Eventually, he bought half the house from mom, she had money to go to live in Oregon and he now had the house, which he shared with Daniel. Dad had a stroke in October of 1988. I was in Australia playing softball and found out about it on my way back to the states. I could not take time off to care for him, but he had my sister Micki willing and able to help, and Daniel lived with him. Only Daniel did not accept how bad off dad was. Micki was beside herself with taking care of him without the help of Daniel to watch him when she wasn’t around. Did dad need watching? Sure, he could not remember to take medication, but he could remember how to get to the local bar and Daniel did not take the car keys away from him. My dad, who could not remember to eat, cook, form four word sentences, or speak coherently, could drive a ½ mile away to find drink.
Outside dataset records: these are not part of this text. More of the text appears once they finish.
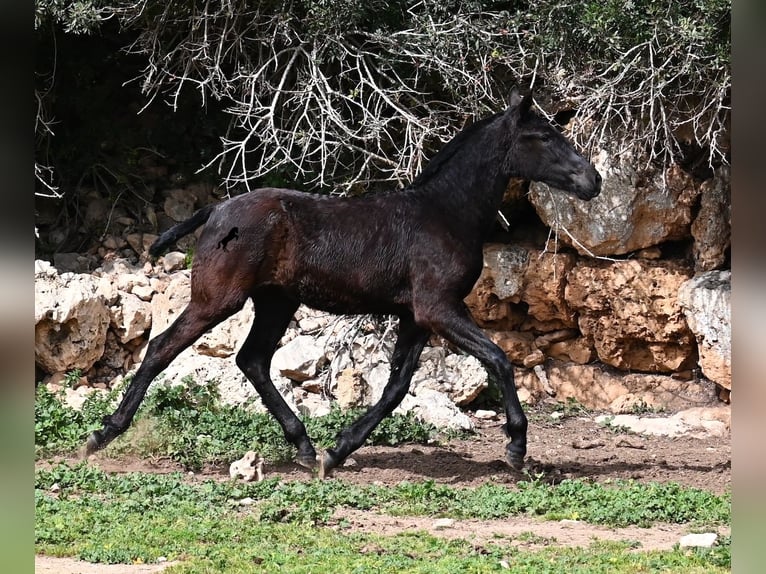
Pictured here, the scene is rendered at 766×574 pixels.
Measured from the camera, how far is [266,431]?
27.4 ft

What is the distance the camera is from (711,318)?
976 cm

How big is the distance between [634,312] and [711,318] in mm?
919

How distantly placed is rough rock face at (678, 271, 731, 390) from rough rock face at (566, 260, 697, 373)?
0.32m

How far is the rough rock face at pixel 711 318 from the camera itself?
972cm

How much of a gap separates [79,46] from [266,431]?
19.9 feet

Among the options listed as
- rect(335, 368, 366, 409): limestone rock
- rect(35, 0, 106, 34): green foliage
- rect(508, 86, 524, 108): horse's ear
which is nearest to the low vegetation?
rect(335, 368, 366, 409): limestone rock

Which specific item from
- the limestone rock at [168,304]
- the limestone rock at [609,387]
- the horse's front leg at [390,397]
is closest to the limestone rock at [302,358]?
the limestone rock at [168,304]

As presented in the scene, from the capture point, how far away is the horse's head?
7.48 meters

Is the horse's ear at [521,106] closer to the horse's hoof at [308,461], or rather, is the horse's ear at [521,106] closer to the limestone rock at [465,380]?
the horse's hoof at [308,461]

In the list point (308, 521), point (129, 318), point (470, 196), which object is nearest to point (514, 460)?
point (308, 521)

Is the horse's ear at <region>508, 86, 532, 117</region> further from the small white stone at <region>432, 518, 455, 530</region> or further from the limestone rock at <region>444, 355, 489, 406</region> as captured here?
the limestone rock at <region>444, 355, 489, 406</region>

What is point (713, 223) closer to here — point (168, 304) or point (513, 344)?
point (513, 344)
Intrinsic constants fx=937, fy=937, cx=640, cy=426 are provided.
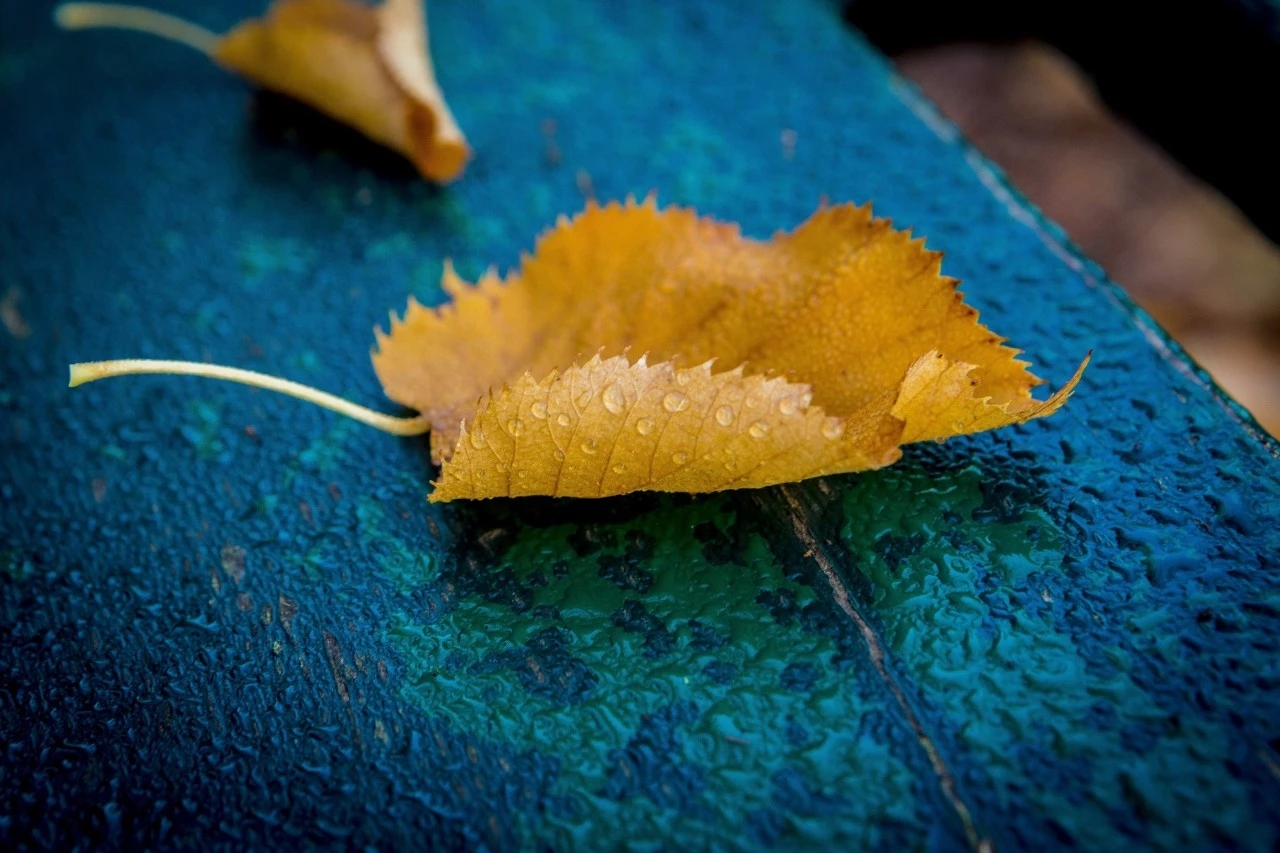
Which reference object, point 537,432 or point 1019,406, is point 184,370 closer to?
point 537,432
I took dad for a visit to the speech therapist at the local hospital. She was more like a cognition therapist because she dealt with understanding, or communication both in and out. She said the girls in the family, Micki and I, had no problem understanding the importance of this therapy. Our brother, however, would try to complete dad’s tasks for him and would say things like, “c’mon, you know you can do this, stop messing around.” She said that it is the boys who have a hard time accepting that their dad isn’t the strong man he once was. The morning I took dad to the therapist, I could smell a stale odor of an alcoholic beverage on his breath and about his person. Being an expert at intoxication, I knew he had not recovered from the effects of his alcoholic beverage consumption from the night before. I remember being furious at my brother for not taking steps to prevent this from happening. It was just a couple of days later that my dad suffered a final stroke while at the corner bar. He started acting strange, so the barkeep called my brother to come get him. Daniel arrived in time to see my dad collapse. He tried CPR, but nothing would have prevented dad’s death this time.